**ЗАДАНИЯ ДЛЯ ВЫПОЛНЕНИЯ**
1 > Ответьте по тексту о трёх кризисах архитектуры:
(a) Как называлась выставка, которую архитектурная общественность представила к съезду Союза архитекторов?
(b) Как, согласно тексту, развивался древнерусский город?
(c) Какая реформа упорядочила органичность развития городов?
2 > Перепишите фрагмент текста о трёх кризисах архитектуры: начните с места, где стоят слова «Три кризиса архитектуры», и остановитесь после слов «которому мы служим?».

Три кризиса архитектуры нашей страны
Итак, «Архитектурные итоги тысячелетия» подведены. Плакать или смеяться по поводу того, что представила к съезду Союза архитекторов архитектурная общественность на выставке с этим названием? Трудно сказать. Пожалуй, следует задать иной вопрос: «Кто ей – этой архитектуре – теперь поверит после таких итогов?» Может, все-таки надо остановиться и задуматься – что мы, как архитекторы, сделали для наших городов? Может, надо для этого посмотреть на самих себя и оглянуться назад? Может, настало время покаяться перед народом, которому мы служим?
Наши предки обладали пониманием «города» на уровне интуиции. В результате, сравнительно несложный по своим потребностям древнерусский город развивался как организм, выросший из природы и конкретных условий жизни человека. Екатерининская строительная реформа с большей или меньшей революционностью упорядочила эту органичность, сделав большинство провинциальных русских городов заложниками (и в плохом, и в хорошем смысле) замкнутых
систем.

**ДОСТУПНЫЕ ДАННЫЕ**
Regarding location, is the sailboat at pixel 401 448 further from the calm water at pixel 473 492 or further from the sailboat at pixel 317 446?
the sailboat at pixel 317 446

**РЕЗУЛЬТАТЫ**
1 >
(a) «Архитектурные итоги тысячелетия».
(b) Как организм, выросший из природы и конкретных условий жизни человека.
(c) Екатерининская строительная реформа.

2 >
Три кризиса архитектуры нашей страны
Итак, «Архитектурные итоги тысячелетия» подведены. Плакать или смеяться по поводу того, что представила к съезду Союза архитекторов архитектурная общественность на выставке с этим названием? Трудно сказать. Пожалуй, следует задать иной вопрос: «Кто ей – этой архитектуре – теперь поверит после таких итогов?» Может, все-таки надо остановиться и задуматься – что мы, как архитекторы, сделали для наших городов? Может, надо для этого посмотреть на самих себя и оглянуться назад? Может, настало время покаяться перед народом, которому мы служим?